Paylaş
Bazıları zamanlamaya dikkat çekiyor. |
Öte yanda, İspanya’da Özerk Bask Bölgesi’nde faaliyet gösteren terör örgütü ETA ile “organik bağlantısı” olduğu görüşü ile Herri Batasuna hakkında verilen kapatma kararının AİHM tarafından onanmasını örnek gösterenlere karşı gösterilen sert tepkiler ilgimi çekiyor.
Deniyor ki, Bask bölgesi özerktir, Güneydoğu’da bu haklar olmadığı için benzetme yanlıştır.
Bu görüş Ömer Taşpınar (Sabah-14.12.09) tarafından şu cümlelerle ifade edilmiş:
“...’DTP Avrupa’da olsa da kapatılırdı’ diyenler hiç kusura bakmasınlar ama tam anlamıyla abesle iştigal ediyorlar. Anayasa Mahkemesi’nin verdiği kararda AİHM’nin Herri Batasuna’ya ilişkin kararı esas alması tam bir kara mizah örneği. Sanki Türkiye’de İspanya’dakine benzer bir azınlık hakları var da. Kürtlerin siyasi, kültürel ve yönetimsel hakları ne zamandan beri Bask ve Katalan halkları ile kıyaslanır hale geldi? Bu hukuk açıklamasına Avrupa’da kargalar bile güler.”
Ömer Taşpınar’ın ABD ile ilgili yorumlarına önem veririm.
Ancak, yukarıdaki sözler, DTP’li kızgın bir siyasi tarafından söylenebilir ama bir bilim adamına hiç yakışmıyor.
Bu mantığa göre “sanki Türkiye’de İspanya’dakine benzer bir azınlık hakları” olsa terörle bağıntılı olmak parti kapattırır ama “Kürtlerin siyasi, kültürel ve yönetimsel hakları... Bask ve Katalan halkları ile kıyaslanır hale” gelmediğine göre DTP’yi kapatmak yanlıştır.
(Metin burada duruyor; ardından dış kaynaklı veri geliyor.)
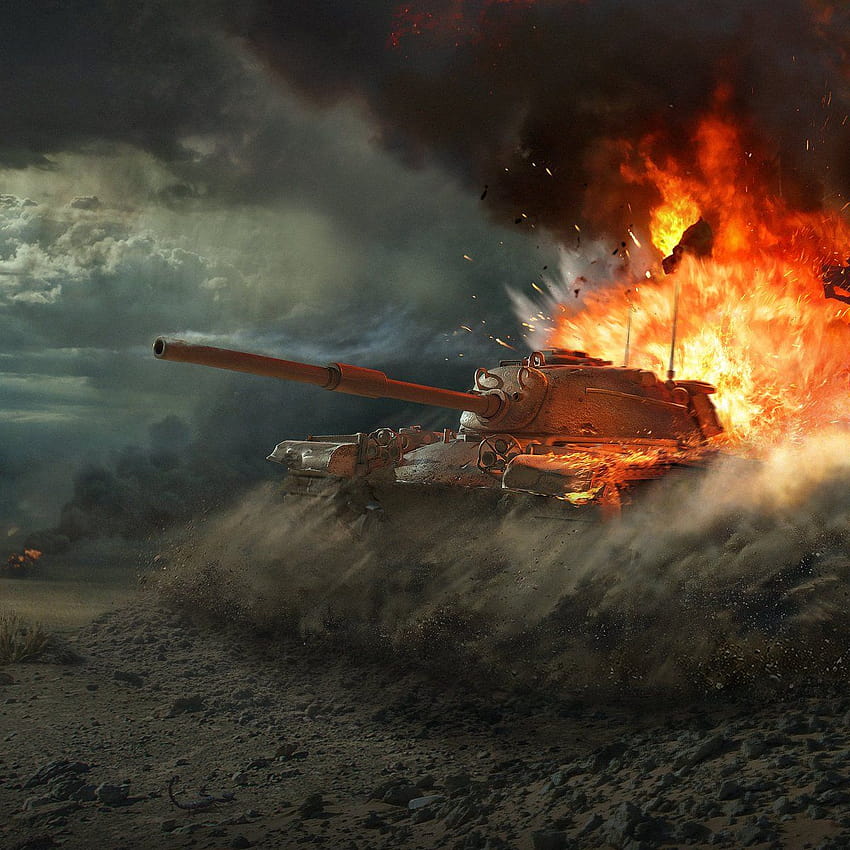 戦車電撃戦 on Twitter:, world of tanks 電撃戦 HD電話の壁紙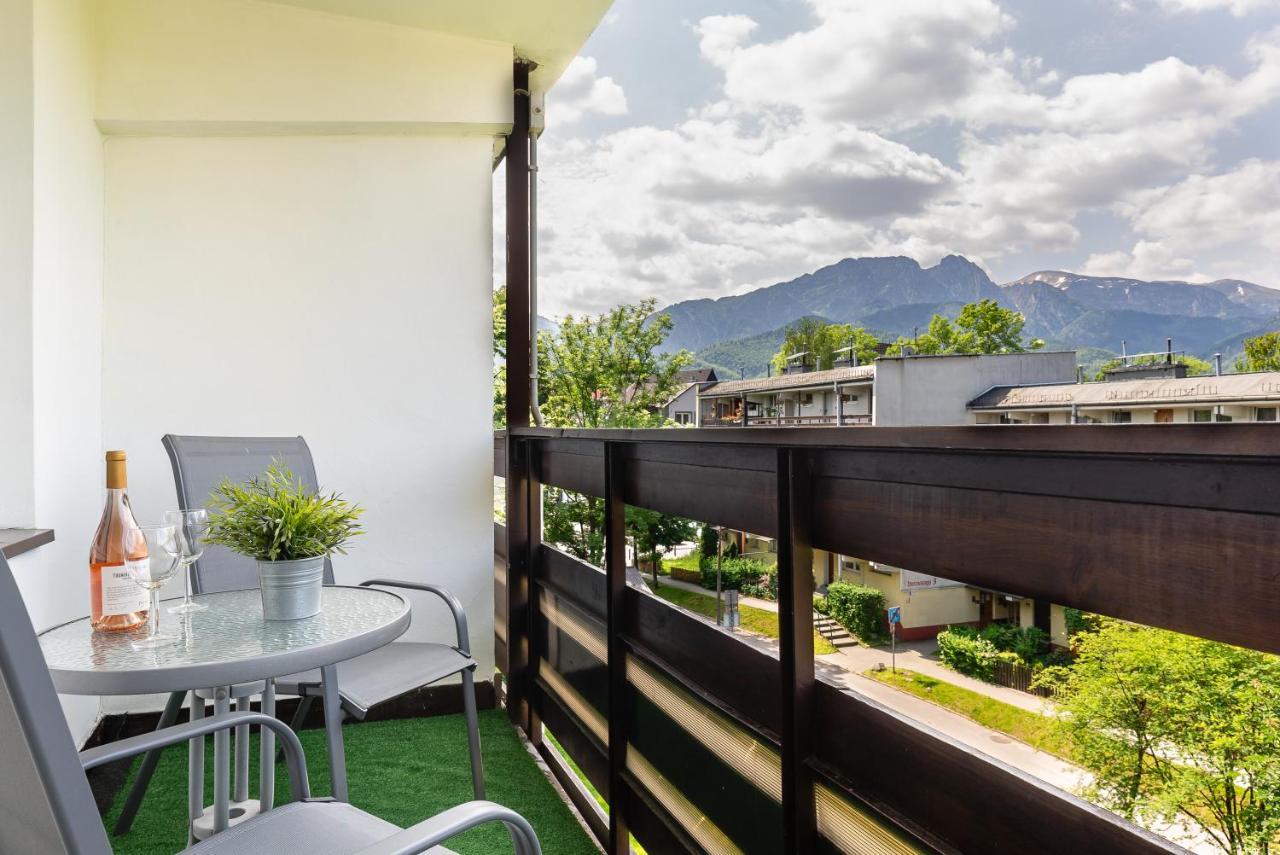 Apartament Widok Закопане Екстериор снимка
Ömer Taşpınar gibi düşünenler bir konuyu anlamamışlar.
DTP şiddete karşı çıkmadığı için kapatıldı!
Şiddet uygulayan terör örgütü PKK ile bağlantılı olduğu için kapatıldı!
Dünyanın hiçbir yerinde “Madem hakların seviyesi düşük, madem özerklik yok, o halde şiddet uygulayan bir örgüte yakın durmakta bir mahzur yoktur” diyen bir hukuk anlayışı yoktur.
Diğerlerini bilemem ama Ömer Taşpınar neden bu kadar sığ kaldı, şaştım kaldım!
AİHM, Herri Batasuna Partisi kapatılırken Avrupa İnsan Hakları Sözleşmesi’nin siyasal parti kurma özgürlüğüne ilişkin 11. maddesinin ihlal edilmediği sonucuna varıyor.
Madde diyor ki:
“1) Herkes asayişi bozmayan toplantılar yapmak, dernek kurmak, ayrıca çıkarlarını korumak için başkalarıyla birlikte sendikalar kurmak ve sendikalara katılmak haklarına sahiptir.
2) Bu hakların kullanılması, demokratik bir toplumda, zorunlu tedbirler niteliğinde olarak, ulusal güvenliğin, kamu emniyetinin korunması, kamu düzeninin sağlanması ve suç işlenmesinin önlenmesi, sağlığın veya ahlakın veya başkalarının hak ve özgürlüklerinin korunması amaçlarıyla ve ancak yasayla sınırlanabilir...”
* * *
Kusura bakılmasın ama Sözleşme “11. maddeden sadece siyasi, kültürel, yönetimsel hakları azami seviyeye çıkarmış, talep edenlere özerklik vermiş ülkeler yararlanabilir” demiyor.
Bu maddeye göre, Ömer Taşpınar’ın “İki ülke arasındaki demokratik ve anayasal platform bu kadar farklıyken neden hukuk ölçüleri birebir olsun ki?” sorusu esasen abesle iştigal etmenin dik âlâsı oluyor. Ömer Taşpınar da şu sorulara cevap versin:
“DTP ile PKK bağlantılı değil mi? DTP PKK şiddetine ne zaman karşı çıktı?”